Cydan, he says, have developed a unique way to secure investment for potential rare disease drug candidates by de-risking them upfront.

“Our team acts like a diligent venture capital fund, but also de-risks by defining what the ‘killer’ experiment is that could lead to an investment decision to invest,” he says. “Financiers can then, for $1 million to $2 million, get to an asset that is de-risked before they put in the further $30 million to $40 million needed.”

For example, for its sickle cell candidate, the company licensed the relevant molecule from Lundbeck at the preclinical stage and de-risked it in animal and cellular models of sickle cell. Then in 2016, the company raised $31 million to begin phase-II testing that should be completed by 2019. Cydan has spun off three companies so far, two that are still active, and is preparing for its fourth.

UK charity finds disruptive new way to tackle rare diseases funding

Drugs that are already licensed are an even cheaper source of potential therapies for rare diseases. Yet, because many of these drugs are already, or will be imminently, off patent, there is little financial incentive to retrial them for other disorders.

Fran Platt, professor of biochemistry and pharmacology at the University of Oxford, explains: “A repurposed drug could be given orphan designation, but if it is freely available, it would be difficult to enforce pricing, meaning there is a risk drug companies won’t recoup their costs.”

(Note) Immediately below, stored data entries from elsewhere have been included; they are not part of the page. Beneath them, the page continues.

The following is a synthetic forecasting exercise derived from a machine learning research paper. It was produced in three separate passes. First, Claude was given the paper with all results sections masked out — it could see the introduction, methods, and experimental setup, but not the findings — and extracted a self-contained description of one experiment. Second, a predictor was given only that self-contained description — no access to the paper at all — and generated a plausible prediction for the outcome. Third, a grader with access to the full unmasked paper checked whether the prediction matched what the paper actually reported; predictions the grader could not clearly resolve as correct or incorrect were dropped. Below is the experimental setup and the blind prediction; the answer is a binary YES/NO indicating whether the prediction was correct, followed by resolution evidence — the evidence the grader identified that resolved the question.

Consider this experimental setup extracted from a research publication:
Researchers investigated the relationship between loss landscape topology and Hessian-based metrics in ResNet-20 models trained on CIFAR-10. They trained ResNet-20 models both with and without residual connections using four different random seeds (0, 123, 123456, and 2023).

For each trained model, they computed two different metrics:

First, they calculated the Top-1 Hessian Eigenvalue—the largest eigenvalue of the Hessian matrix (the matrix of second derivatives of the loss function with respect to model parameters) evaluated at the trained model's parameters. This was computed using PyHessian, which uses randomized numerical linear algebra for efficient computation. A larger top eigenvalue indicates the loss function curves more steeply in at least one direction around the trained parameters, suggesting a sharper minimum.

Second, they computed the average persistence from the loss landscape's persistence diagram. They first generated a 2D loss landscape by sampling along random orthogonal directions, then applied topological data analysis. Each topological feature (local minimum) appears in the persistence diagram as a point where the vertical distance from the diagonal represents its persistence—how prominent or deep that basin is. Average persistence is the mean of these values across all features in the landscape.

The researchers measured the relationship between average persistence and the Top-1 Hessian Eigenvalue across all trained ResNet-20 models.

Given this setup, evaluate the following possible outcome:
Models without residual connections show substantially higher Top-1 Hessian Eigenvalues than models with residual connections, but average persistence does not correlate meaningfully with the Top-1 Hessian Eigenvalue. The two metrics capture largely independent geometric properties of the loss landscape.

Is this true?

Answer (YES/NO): NO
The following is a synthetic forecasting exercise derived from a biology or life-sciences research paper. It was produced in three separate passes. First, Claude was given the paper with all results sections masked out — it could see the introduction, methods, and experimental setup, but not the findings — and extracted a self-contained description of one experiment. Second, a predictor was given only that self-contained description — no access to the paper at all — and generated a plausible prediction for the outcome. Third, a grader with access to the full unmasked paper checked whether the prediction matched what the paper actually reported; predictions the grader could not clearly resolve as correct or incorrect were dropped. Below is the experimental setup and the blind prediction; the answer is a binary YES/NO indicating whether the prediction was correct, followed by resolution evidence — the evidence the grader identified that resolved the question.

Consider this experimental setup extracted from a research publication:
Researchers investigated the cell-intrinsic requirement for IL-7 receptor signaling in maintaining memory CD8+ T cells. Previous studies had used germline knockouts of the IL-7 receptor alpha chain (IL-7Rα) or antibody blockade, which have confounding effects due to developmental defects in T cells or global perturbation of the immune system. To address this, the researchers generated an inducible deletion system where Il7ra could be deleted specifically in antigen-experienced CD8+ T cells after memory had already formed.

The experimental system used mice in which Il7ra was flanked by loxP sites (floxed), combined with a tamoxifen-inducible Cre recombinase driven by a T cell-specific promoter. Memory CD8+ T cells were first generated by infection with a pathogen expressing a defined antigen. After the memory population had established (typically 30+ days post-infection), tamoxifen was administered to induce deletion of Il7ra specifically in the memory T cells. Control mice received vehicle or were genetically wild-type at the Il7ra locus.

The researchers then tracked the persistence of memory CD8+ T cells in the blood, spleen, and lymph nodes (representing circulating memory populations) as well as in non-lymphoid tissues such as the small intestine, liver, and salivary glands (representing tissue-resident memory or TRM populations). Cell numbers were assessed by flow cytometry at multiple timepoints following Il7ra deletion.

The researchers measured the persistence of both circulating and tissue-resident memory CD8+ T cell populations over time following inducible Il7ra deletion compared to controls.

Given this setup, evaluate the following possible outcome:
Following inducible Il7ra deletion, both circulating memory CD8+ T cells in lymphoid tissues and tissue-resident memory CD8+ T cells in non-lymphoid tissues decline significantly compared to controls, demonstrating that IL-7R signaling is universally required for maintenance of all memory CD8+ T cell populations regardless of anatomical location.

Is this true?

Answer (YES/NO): NO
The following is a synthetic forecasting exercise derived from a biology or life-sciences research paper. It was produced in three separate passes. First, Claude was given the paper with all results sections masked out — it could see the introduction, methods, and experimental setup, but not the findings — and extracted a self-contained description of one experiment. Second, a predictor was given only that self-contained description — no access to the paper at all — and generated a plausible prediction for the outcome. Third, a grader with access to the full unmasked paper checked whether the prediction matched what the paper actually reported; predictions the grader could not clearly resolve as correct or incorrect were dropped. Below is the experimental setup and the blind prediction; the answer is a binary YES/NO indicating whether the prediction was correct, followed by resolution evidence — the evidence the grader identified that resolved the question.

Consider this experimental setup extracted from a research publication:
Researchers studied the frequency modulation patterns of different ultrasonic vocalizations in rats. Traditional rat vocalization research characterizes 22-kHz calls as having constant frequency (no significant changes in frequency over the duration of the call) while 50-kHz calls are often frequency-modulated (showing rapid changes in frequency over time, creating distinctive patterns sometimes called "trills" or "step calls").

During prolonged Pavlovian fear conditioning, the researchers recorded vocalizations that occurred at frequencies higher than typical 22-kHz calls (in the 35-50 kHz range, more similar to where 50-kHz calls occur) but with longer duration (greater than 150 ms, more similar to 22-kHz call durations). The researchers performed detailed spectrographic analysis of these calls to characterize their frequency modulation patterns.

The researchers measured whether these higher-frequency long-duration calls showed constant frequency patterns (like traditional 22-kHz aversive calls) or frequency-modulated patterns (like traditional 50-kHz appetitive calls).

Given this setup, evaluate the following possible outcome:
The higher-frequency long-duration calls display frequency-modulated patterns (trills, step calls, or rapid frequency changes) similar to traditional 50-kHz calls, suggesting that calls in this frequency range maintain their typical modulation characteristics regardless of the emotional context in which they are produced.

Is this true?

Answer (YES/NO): NO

Findacure, a UK-based charity founded to drive research and development for rare disease treatment, wants to bypass pharma altogether.

Chief executive Dr Rick Thompson says orphan designation incentive, though good, often leads to highly priced drugs. “There is a worry we get to a stage where there are drugs developed, but no one can afford to access them,” he says.

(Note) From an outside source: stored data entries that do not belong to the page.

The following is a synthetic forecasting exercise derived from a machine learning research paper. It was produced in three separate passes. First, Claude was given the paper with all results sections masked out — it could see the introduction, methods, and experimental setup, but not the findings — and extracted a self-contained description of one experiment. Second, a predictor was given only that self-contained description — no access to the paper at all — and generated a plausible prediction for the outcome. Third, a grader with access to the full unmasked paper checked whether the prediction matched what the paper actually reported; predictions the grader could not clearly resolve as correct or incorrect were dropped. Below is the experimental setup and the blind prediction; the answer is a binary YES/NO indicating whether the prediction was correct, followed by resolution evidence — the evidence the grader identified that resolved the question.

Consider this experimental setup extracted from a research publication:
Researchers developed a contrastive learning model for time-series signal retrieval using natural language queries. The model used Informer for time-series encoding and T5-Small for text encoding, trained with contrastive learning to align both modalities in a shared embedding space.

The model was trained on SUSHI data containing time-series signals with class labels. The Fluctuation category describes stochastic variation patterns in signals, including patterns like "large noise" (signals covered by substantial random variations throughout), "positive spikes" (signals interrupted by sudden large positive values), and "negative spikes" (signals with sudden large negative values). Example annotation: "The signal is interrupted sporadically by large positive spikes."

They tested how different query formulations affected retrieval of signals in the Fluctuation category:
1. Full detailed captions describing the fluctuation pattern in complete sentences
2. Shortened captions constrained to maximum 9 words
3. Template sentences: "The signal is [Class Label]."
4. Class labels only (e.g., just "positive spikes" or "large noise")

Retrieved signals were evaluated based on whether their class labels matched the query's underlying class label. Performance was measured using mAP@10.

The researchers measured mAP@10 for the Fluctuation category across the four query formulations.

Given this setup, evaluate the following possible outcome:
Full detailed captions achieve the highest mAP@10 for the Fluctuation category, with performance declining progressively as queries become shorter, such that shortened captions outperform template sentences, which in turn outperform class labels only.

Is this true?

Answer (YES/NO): NO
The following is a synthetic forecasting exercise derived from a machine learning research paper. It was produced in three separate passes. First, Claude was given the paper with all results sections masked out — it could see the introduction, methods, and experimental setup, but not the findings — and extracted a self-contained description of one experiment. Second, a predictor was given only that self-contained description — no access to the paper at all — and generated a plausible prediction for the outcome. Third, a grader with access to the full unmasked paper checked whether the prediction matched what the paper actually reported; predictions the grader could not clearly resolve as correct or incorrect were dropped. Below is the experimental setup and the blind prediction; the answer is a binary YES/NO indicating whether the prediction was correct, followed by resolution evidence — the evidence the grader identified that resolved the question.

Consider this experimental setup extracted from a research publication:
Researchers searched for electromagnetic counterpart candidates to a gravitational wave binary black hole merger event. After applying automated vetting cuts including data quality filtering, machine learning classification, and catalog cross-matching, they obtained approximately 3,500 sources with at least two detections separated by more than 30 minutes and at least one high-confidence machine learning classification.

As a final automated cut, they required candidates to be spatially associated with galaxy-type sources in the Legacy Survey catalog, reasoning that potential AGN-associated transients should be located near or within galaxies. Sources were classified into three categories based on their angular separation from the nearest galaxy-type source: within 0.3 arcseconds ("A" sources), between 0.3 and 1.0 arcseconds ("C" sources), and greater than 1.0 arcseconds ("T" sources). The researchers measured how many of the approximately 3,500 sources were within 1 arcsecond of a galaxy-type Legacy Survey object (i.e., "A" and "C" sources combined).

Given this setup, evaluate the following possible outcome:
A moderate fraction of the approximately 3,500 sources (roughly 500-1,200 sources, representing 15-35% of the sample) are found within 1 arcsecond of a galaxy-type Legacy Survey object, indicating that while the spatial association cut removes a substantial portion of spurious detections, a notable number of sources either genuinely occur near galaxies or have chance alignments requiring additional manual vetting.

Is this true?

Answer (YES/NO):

Therefore, Findacure is proposing a radical new funding strategy: a social impact bond.  The charity wants to issue a bond funded by private investors to pay for ten clinical trials for repurposed drugs, specifically targeting diseases that have a high management cost for the NHS.

In theory, successful trials would lead to off-label prescription of drugs for rare diseases within the NHS, which would then, from the saving it makes via reduced demand for surgery, care, appointments and so on, pay a proportion of money back into the bond to reimburse investors and fund new trials. The NHS has yet to agree to trial the model, however.

“I think it is a really unique and disruptive idea that proposes a different way to tackle a difficult problem,” says Dr Thompson. “It just needs more time to soak into the consciousness to the NHS.”

Findacure is currently working with US charity Cures Within Reach to help develop the idea further.

Better data-sharing could help speed up drug discovery

Unfortunately, Mr Adams believes that of the estimated 7,000 rare diseases, the addressable number is probably only 500 to 600, with the others not warranting investment, due to the size of patient groups.

However, for these smaller populations, Dr Thompson says, early-discovery work is being catalysed by patient groups themselves, even very small ones.

For example, the AKU Society, which represents the extremely rare genetic disease alkaptonuria, also known as Black Bone Disease, has been repurposing an existing drug called nitisinone, currently licensed for tyrosinaemia type 1, for treatment of the disease after animal experiments and research studies showed it could be effective.

Drug discovery for rare diseases remains problematic; orphan designation encourages investment, but results in high-priced drugs, while thousands of diseases, even with incentives, will never be commercially viable to treat.

However, experts agree that better data-sharing across all stakeholders in the sector will be pivotal in accelerating and de-risking drug discovery faster for pharma companies, charities and small patient groups by helping them find new therapy candidates from existing research and studies.